Solving Probability and Statistics Problems by Program Synthesis
Leonard Tang, Elizabeth Ke, Nikhil Singh, Nakul Verma, Iddo Drori
TL;DR
This paper tackles solving university-level probability and statistics questions by translating questions into programming tasks and solving them with Codex-generated probabilistic programs. It introduces two undergraduate datasets (MIT 18.05 and Harvard STAT110) and a concept-grounded prompting framework comprising program-task, probabilistic-simulation, and context-driven prompts to achieve correct solutions via large-scale simulation. The authors evaluate not only numerical accuracy but also the logical correctness of the generated code, reporting impressive results with a 1% tolerance and measuring the transformation effort using semantic similarity.

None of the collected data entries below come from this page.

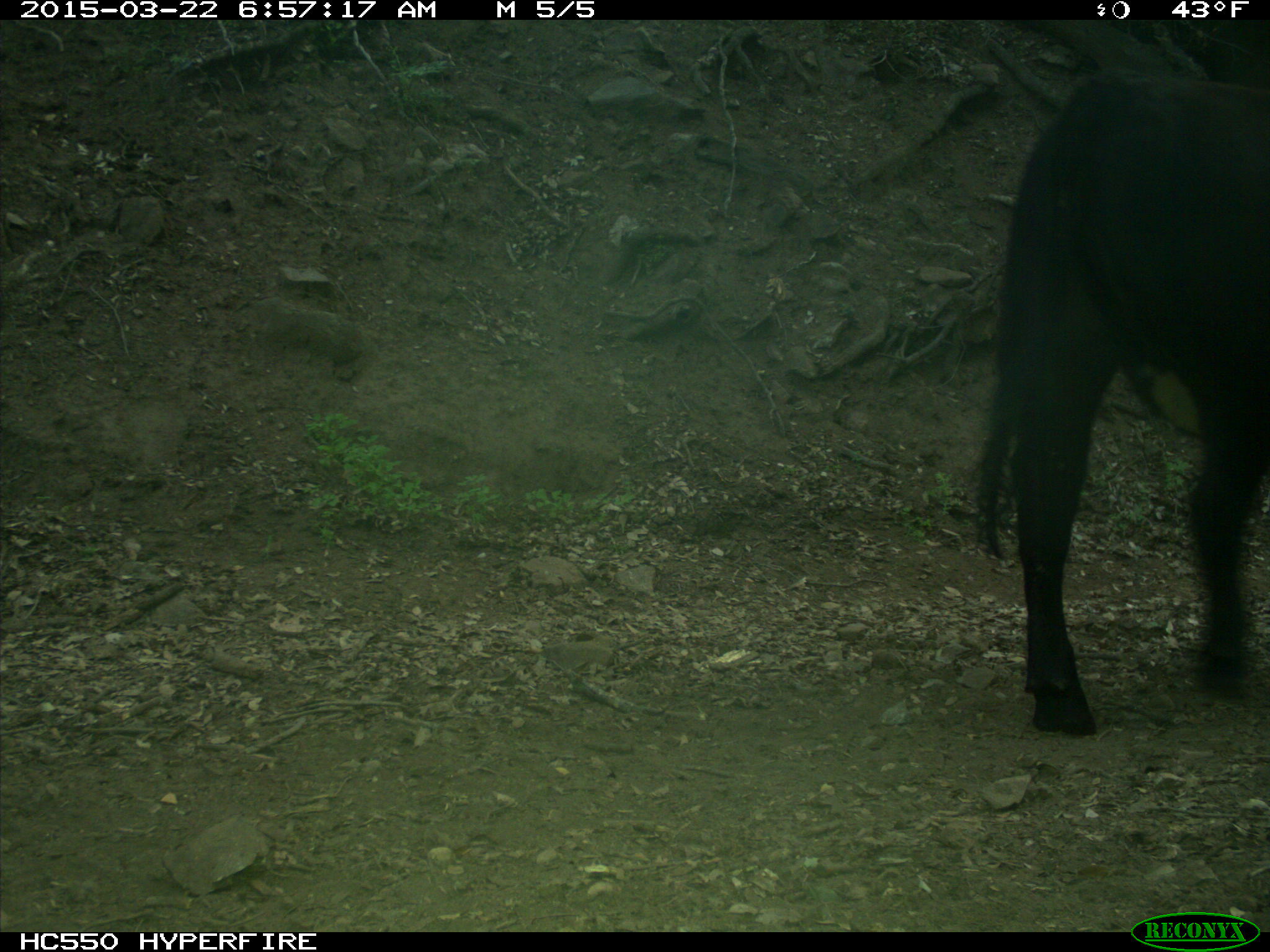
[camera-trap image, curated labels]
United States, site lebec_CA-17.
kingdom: Animalia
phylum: Chordata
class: Mammalia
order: Artiodactyla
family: Bovidae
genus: Bos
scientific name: Bos taurus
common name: domestic cow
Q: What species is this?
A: Bos taurus (domestic cow).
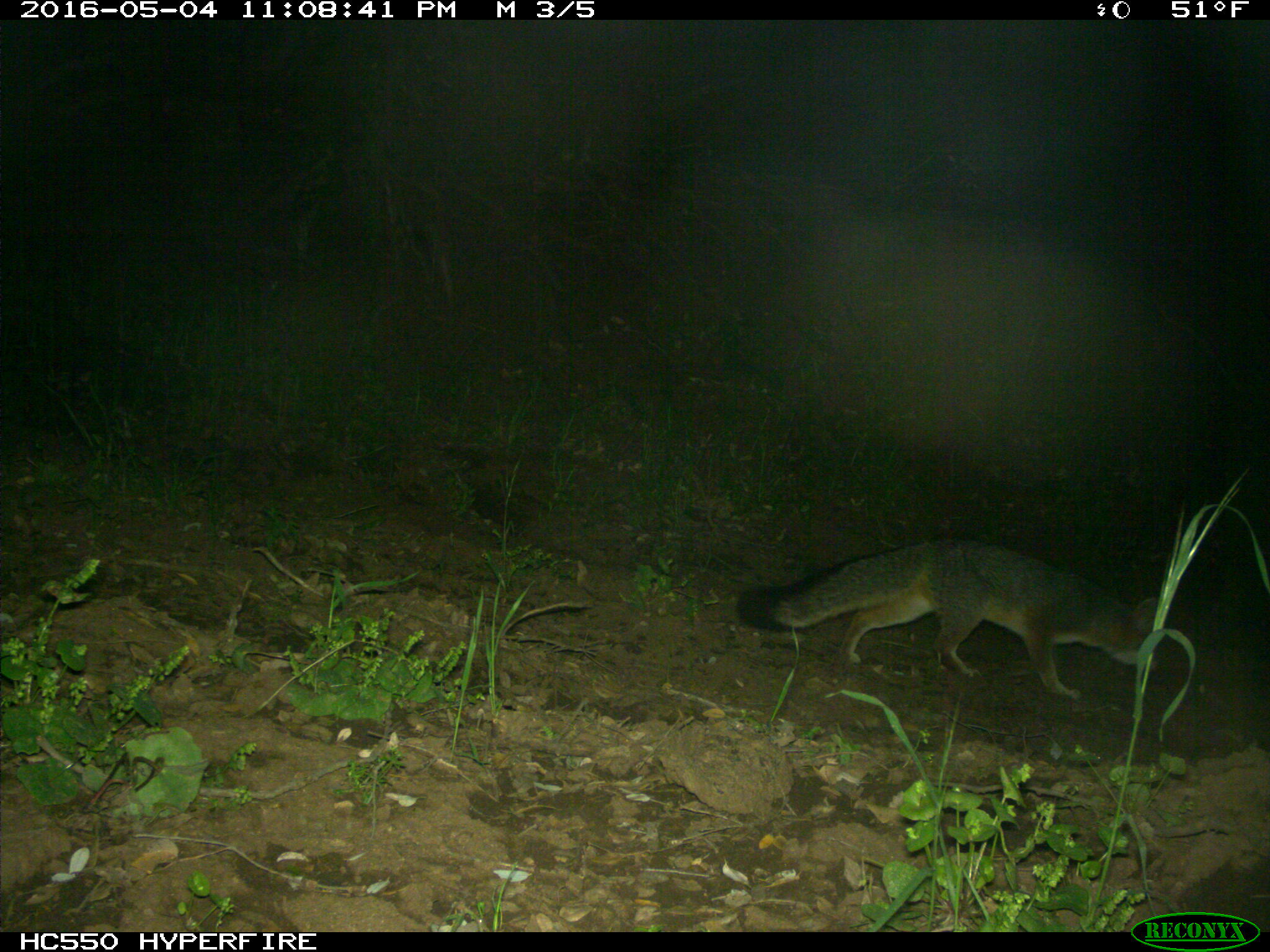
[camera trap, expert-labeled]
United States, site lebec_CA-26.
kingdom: Animalia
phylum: Chordata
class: Mammalia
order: Carnivora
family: Canidae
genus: Urocyon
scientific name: Urocyon cinereoargenteus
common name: gray fox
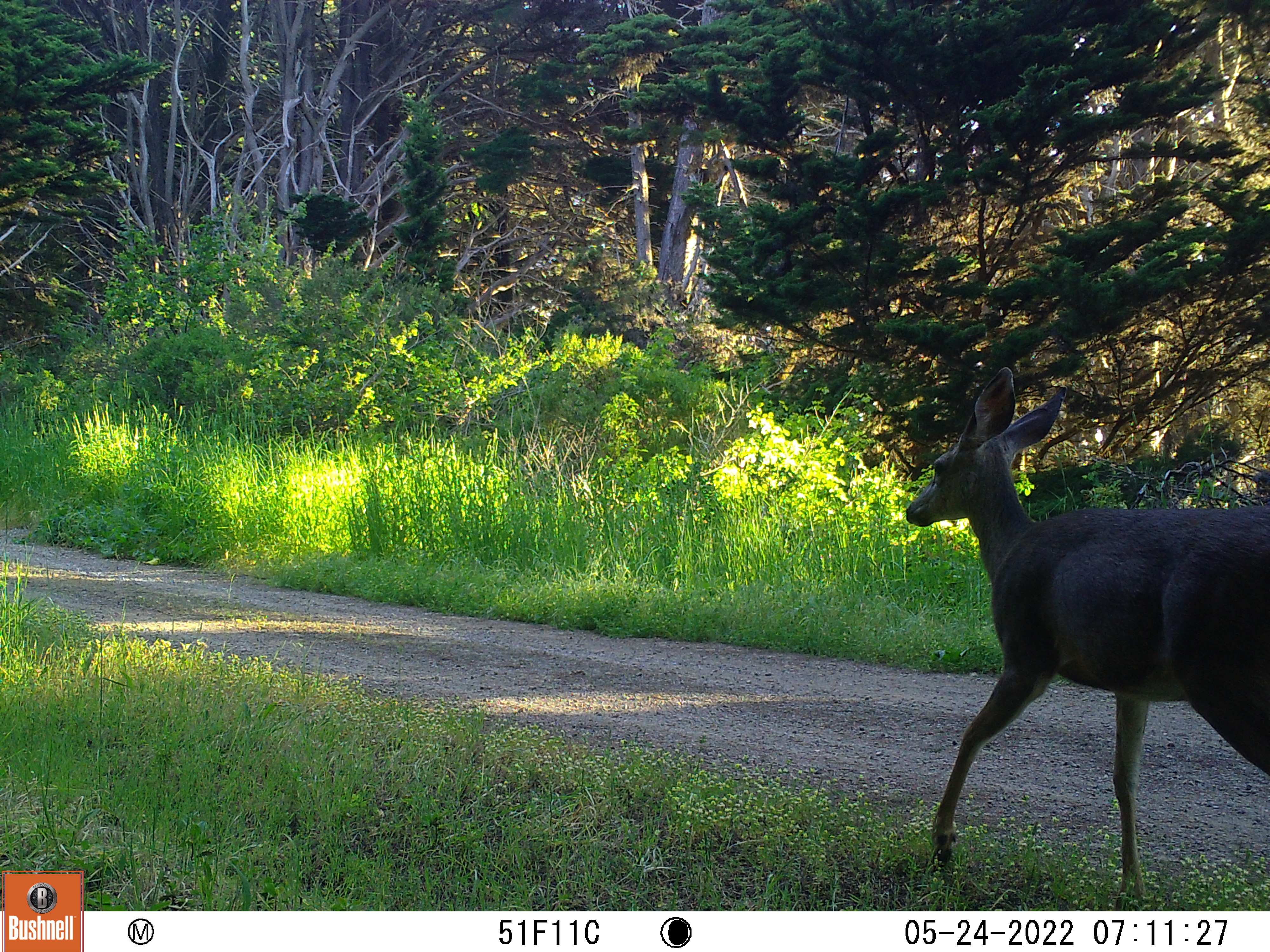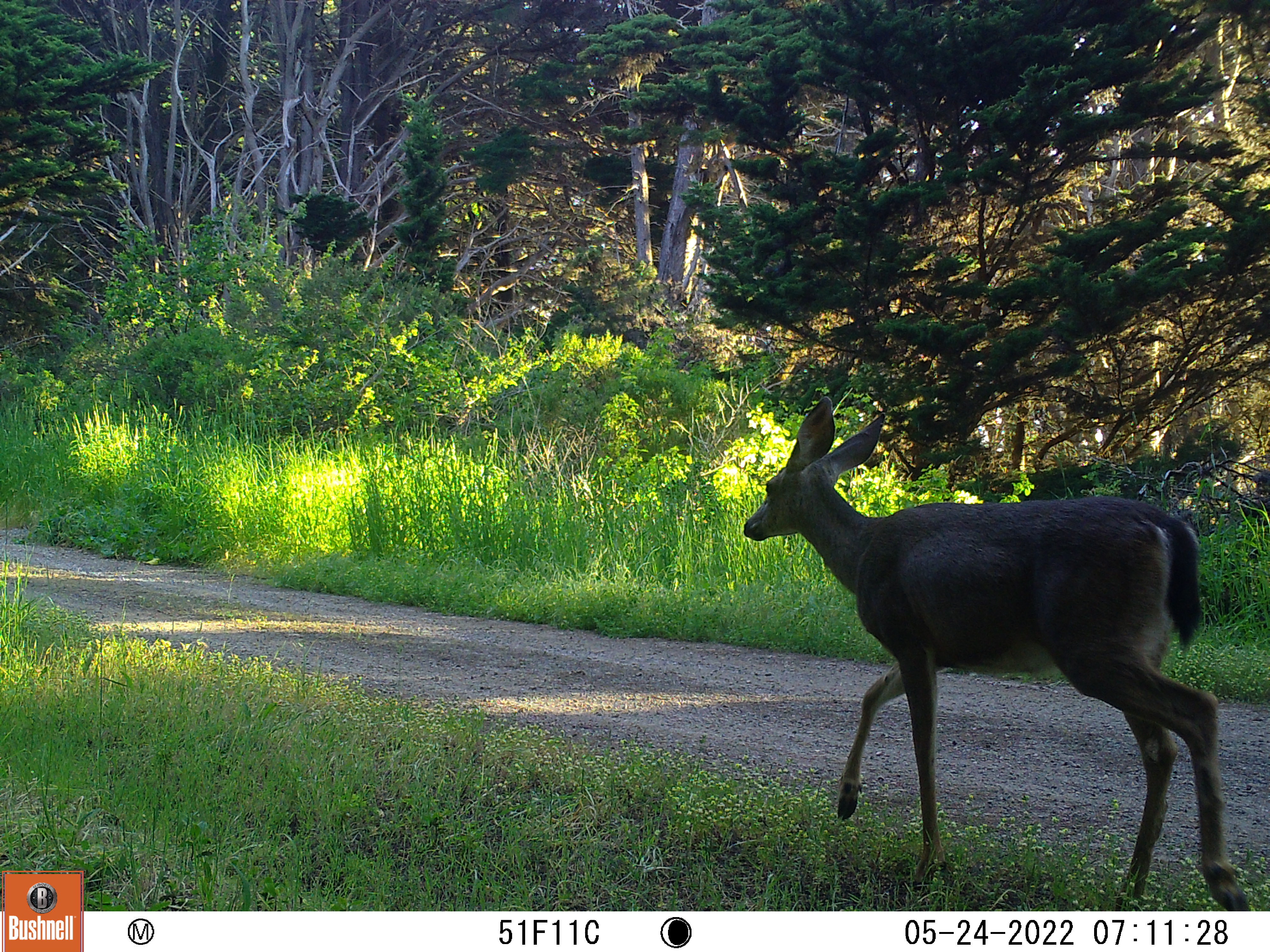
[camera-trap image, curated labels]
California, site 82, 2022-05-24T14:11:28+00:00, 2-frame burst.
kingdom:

They also provide implementation details and discuss scalability and future directions for automatic translation of questions into programming tasks.
Abstract
We solve university level probability and statistics questions by program synthesis using OpenAI's Codex, a Transformer trained on text and fine-tuned on code. We transform course problems from MIT's 18.05 Introduction to Probability and Statistics and Harvard's STAT110 Probability into programming tasks. We then execute the generated code to get a solution. Since these course questions are grounded in probability, we often aim to have Codex generate probabilistic programs that simulate a large number of probabilistic dependencies to compute its solution. Our approach requires prompt engineering to transform the question from its original form to an explicit, tractable form that results in a correct program and solution. To estimate the amount of work needed to translate an original question into its tractable form, we measure the similarity between original and transformed questions. Our work is the first to introduce a new dataset of university-level probability and statistics problems and solve these problems in a scalable fashion using the program synthesis capabilities of large language models.